--- Start of Records ---
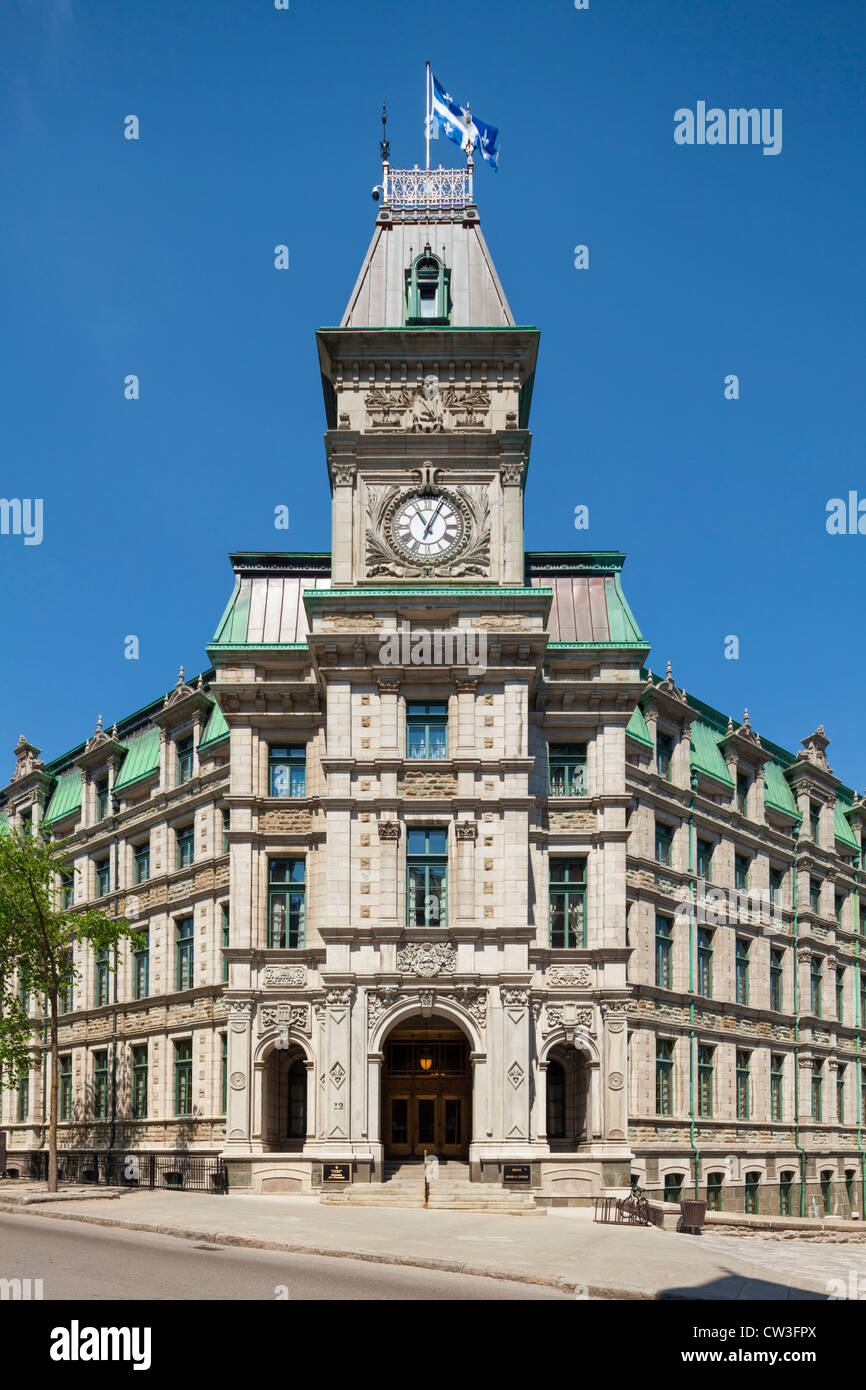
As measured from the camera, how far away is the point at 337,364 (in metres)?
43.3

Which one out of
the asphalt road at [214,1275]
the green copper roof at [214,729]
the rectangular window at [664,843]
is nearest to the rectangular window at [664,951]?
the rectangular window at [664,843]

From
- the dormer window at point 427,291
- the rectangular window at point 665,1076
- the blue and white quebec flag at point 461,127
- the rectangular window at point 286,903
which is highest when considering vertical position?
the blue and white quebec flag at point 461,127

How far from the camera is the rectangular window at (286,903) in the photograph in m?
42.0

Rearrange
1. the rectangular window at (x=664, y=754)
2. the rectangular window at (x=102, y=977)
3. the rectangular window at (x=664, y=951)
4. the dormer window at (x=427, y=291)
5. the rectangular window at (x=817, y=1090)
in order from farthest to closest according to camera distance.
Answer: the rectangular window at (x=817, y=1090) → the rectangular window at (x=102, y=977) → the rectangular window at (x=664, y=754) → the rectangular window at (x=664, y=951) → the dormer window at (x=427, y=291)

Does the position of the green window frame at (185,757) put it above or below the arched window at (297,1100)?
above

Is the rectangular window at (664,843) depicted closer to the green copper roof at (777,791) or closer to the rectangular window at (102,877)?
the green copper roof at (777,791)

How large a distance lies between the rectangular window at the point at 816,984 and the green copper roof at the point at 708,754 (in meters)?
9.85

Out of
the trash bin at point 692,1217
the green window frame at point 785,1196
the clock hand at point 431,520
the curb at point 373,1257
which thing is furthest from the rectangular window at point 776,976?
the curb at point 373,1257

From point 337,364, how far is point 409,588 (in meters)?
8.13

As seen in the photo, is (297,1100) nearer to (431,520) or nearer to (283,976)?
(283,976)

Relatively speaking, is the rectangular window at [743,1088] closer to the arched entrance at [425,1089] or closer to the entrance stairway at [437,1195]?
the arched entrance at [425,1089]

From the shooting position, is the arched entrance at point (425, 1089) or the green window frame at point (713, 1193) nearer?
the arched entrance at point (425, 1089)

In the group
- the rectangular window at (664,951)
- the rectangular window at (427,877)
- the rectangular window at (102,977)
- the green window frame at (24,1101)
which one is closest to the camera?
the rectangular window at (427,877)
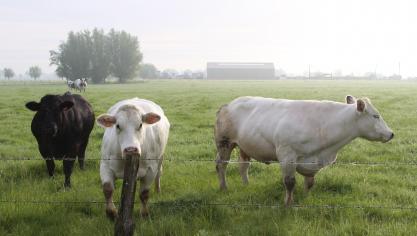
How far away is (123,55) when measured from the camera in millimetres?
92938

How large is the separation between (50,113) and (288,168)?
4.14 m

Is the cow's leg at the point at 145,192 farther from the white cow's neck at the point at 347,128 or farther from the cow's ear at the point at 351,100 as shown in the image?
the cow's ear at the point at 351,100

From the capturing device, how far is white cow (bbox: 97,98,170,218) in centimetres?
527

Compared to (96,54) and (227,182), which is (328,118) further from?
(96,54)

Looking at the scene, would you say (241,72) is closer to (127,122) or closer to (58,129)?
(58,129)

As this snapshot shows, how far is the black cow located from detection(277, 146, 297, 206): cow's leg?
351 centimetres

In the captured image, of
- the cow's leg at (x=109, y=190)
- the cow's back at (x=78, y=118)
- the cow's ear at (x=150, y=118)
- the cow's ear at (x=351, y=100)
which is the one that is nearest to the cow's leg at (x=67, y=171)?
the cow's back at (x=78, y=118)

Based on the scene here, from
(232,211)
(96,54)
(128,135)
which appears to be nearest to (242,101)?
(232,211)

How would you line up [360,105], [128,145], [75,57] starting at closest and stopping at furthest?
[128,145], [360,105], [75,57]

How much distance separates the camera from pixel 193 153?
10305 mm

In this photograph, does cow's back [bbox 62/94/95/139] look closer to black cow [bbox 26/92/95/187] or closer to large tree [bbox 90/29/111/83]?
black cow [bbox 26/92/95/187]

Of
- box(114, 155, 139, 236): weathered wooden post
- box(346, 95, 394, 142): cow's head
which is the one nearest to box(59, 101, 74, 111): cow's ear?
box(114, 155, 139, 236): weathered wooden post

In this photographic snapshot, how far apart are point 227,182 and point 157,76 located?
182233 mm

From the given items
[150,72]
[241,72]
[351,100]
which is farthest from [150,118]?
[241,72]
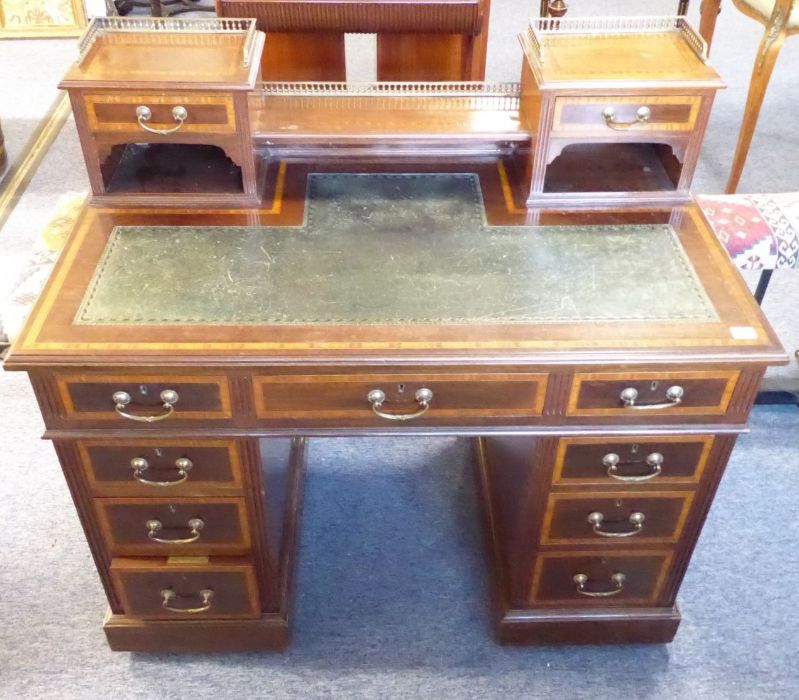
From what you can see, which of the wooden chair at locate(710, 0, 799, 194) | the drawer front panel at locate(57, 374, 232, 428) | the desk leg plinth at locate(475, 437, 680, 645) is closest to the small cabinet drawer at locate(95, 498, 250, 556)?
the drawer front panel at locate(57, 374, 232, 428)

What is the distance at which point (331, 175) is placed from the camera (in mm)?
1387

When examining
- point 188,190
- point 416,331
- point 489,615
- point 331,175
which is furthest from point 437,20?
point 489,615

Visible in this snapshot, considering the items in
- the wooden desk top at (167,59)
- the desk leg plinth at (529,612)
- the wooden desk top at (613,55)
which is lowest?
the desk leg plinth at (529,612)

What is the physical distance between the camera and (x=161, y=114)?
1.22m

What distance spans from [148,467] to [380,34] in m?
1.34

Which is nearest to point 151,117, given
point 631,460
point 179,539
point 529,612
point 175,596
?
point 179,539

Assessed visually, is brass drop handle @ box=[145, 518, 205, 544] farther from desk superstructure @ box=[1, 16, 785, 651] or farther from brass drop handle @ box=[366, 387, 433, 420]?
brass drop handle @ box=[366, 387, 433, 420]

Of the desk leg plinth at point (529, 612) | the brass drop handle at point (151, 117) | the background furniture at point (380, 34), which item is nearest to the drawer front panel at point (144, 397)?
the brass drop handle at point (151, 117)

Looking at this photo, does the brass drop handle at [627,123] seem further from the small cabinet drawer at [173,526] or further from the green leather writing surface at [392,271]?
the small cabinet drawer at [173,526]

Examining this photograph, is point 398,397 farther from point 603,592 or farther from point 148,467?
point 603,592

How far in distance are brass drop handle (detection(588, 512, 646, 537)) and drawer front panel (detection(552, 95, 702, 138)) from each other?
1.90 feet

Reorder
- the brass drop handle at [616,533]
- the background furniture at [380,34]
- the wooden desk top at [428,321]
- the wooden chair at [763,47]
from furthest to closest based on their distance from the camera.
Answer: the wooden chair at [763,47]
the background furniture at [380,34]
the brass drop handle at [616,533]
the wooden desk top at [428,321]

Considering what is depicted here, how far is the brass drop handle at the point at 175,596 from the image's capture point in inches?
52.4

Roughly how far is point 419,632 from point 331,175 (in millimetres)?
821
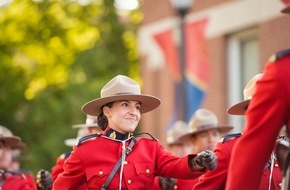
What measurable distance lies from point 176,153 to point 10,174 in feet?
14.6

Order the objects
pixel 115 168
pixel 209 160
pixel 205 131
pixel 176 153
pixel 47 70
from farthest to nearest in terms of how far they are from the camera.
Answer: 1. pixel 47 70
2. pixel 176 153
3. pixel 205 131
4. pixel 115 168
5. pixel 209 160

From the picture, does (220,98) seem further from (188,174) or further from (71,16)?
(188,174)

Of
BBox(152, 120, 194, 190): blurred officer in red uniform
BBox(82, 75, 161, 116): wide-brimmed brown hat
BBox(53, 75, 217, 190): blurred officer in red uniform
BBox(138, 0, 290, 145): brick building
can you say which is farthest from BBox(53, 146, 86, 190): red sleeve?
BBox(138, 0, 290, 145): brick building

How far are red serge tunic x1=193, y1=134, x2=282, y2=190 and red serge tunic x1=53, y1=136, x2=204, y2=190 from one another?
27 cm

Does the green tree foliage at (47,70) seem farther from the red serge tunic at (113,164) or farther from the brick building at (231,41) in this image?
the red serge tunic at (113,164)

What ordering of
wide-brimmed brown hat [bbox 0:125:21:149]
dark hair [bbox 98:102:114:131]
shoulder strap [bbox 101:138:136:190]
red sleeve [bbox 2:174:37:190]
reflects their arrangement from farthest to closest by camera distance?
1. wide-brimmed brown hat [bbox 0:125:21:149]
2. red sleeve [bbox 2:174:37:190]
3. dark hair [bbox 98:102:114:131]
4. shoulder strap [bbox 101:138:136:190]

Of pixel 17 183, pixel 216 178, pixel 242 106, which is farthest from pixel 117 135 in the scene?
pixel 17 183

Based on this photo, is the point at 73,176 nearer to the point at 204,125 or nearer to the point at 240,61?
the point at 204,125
--- End of Records ---
**Do this**.
Begin with the line that contains "Considering what is" and copy every line through the end of the listing, exactly as written, both ends included. Pictures are not part of the copy.

**Answer to the exercise**.
Considering what is depicted here, how far is the brass drop handle at the point at 175,596 from the image's capture point in inches?
52.4

Roughly how far is point 419,632 from point 331,175 (in millimetres)?
821
What measurable distance lies from point 176,153 to point 10,174 in feet?
14.6

Order the objects
pixel 115 168
pixel 209 160
pixel 205 131
pixel 176 153
pixel 47 70
from farthest to nearest in terms of how far they are from the camera.
Answer: 1. pixel 47 70
2. pixel 176 153
3. pixel 205 131
4. pixel 115 168
5. pixel 209 160

From the picture, does (220,98) seem further from (188,174) or further from (71,16)?
(188,174)

Of
BBox(152, 120, 194, 190): blurred officer in red uniform
BBox(82, 75, 161, 116): wide-brimmed brown hat
BBox(53, 75, 217, 190): blurred officer in red uniform
BBox(138, 0, 290, 145): brick building
can you say which is farthest from BBox(53, 146, 86, 190): red sleeve?
BBox(138, 0, 290, 145): brick building

How far are red serge tunic x1=193, y1=134, x2=282, y2=190 and red serge tunic x1=53, y1=136, x2=204, y2=190 from one another?
27 cm

Does the green tree foliage at (47,70) seem farther from the red serge tunic at (113,164) or farther from the brick building at (231,41) in this image?
the red serge tunic at (113,164)

What ordering of
wide-brimmed brown hat [bbox 0:125:21:149]
dark hair [bbox 98:102:114:131]
shoulder strap [bbox 101:138:136:190]
red sleeve [bbox 2:174:37:190]
reflects their arrangement from farthest to closest by camera distance?
1. wide-brimmed brown hat [bbox 0:125:21:149]
2. red sleeve [bbox 2:174:37:190]
3. dark hair [bbox 98:102:114:131]
4. shoulder strap [bbox 101:138:136:190]

Of pixel 17 183, pixel 216 178, pixel 242 106, which is farthest from pixel 117 135 in the scene?
pixel 17 183

Based on this photo, is the point at 73,176 nearer to the point at 204,125 or nearer to the point at 240,61?
the point at 204,125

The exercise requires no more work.